From LipidomicsWiki
Contents |
Protein Mass Spectrometry
Protein mass spectrometry is used by Protagen AG (among others) for the following applications:
- Identification of protein biomarkers previously found in experiments conducted within Protagen AG or by partners in the project
- Determination of binding partners in protein-protein or protein-lipid interaction studies
- Structural characterisation of proteins with respect to disulfide bridge analysis and analysis of post-translational modifications such as oxidation or deamidation
- Analysis of complex proteins mixtures such as bodily fluids
- Label-free quantification of proteins or peptides in complex protein mixtures
- Absolute quantification of proteins by using isotopically labelled peptides
- N- and C-terminal sequencing of purified peptides
The standardisation of the data sets from such experiments is crucial to the reproducibility and comparability of the analysis results. This if even more true in the case of mass spectrometry, as very complex measurements are undertaken that give rise to complex data sets as well.

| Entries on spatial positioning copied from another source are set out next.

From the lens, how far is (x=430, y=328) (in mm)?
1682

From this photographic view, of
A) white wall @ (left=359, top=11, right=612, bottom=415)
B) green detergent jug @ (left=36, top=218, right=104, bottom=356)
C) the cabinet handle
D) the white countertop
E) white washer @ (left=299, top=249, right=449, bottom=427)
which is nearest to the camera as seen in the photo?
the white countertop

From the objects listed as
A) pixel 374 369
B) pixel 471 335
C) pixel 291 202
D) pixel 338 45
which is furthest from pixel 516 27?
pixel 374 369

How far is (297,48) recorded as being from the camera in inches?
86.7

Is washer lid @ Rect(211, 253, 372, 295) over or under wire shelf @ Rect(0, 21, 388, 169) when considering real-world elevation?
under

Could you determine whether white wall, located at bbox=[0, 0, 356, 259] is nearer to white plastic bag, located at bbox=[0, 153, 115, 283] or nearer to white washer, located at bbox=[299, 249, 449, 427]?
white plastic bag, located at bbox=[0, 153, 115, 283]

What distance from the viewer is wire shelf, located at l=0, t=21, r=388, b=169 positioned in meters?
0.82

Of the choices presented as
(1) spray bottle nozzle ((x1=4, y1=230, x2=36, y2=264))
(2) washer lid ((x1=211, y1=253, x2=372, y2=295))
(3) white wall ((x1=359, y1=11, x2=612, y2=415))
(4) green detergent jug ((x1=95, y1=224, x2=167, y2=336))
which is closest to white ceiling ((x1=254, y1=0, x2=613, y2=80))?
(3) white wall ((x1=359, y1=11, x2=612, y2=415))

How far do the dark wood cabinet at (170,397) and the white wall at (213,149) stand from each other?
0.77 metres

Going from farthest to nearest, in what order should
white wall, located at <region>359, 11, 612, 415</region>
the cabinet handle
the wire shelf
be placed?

In general, two major cases can be distinguished based upon the mass spectrometers used for data acquisition.
Matrix Assisted Laser Desorption Ionization Mass Spectrometry (MALDI)
There are several main characteristics of this method with respect to data processing and the standardization thereof.
The MALDI can measure a large number of samples in a relatively short timescale by peptide mass fingerprinting (PMF). To be more precise, 384 samples can be analysed in a first round within 30min. The resulting data sets are essentially time-of-flight vs. intensity plots which are converted into mass-to-charge vs. intensity plots by the use of external calibration. These discreetly spaced data sets are then first of all processed in order to filter out the peaks in the mass spectra and thereafter the monoisotopic peaks of each peak cluster. This task is performed using defined scripts that were optimised for the detection of large number of monoisotopic peaks without labelling the noise. The result of this processing is a list of mass-to-charge values, the concurring charge, the peak intensity and the signal-to-noise ratio.
A second type of data set (peptide mass fingerprint, PFF) is generated on the same machine subsequently by fragmenting prominent peaks and deriving fragment-ion data. These data sets are quite different than the ones acquired above so that a different set of parameters needs to be applied for the correct processing. This again leads to a peak list for each fragment ion spectrum.
This together means that for any given sample, one PMF and typically 0≤n≤20 PFF spectra are generated and thus n+1 peaks lists have to be handled.
Liquid Chromatography- Electrospray Ionization Mass Spectrometry (LC-ESI-MS/MS)
The main characteristic of the LC-ESI-MS/MS data sets are that due to the coupling with an HPLC separation, there are much more PFF data sets for any given sample and all these data sets are contained within one data set. Additionally to the data mentioned above, each PFF spectrum carries the retention time of the separation. These data sets can contain for a typical sample between 1000 and 2000 MS/MS spectra and the size of one data set alone is in the range of 2GB.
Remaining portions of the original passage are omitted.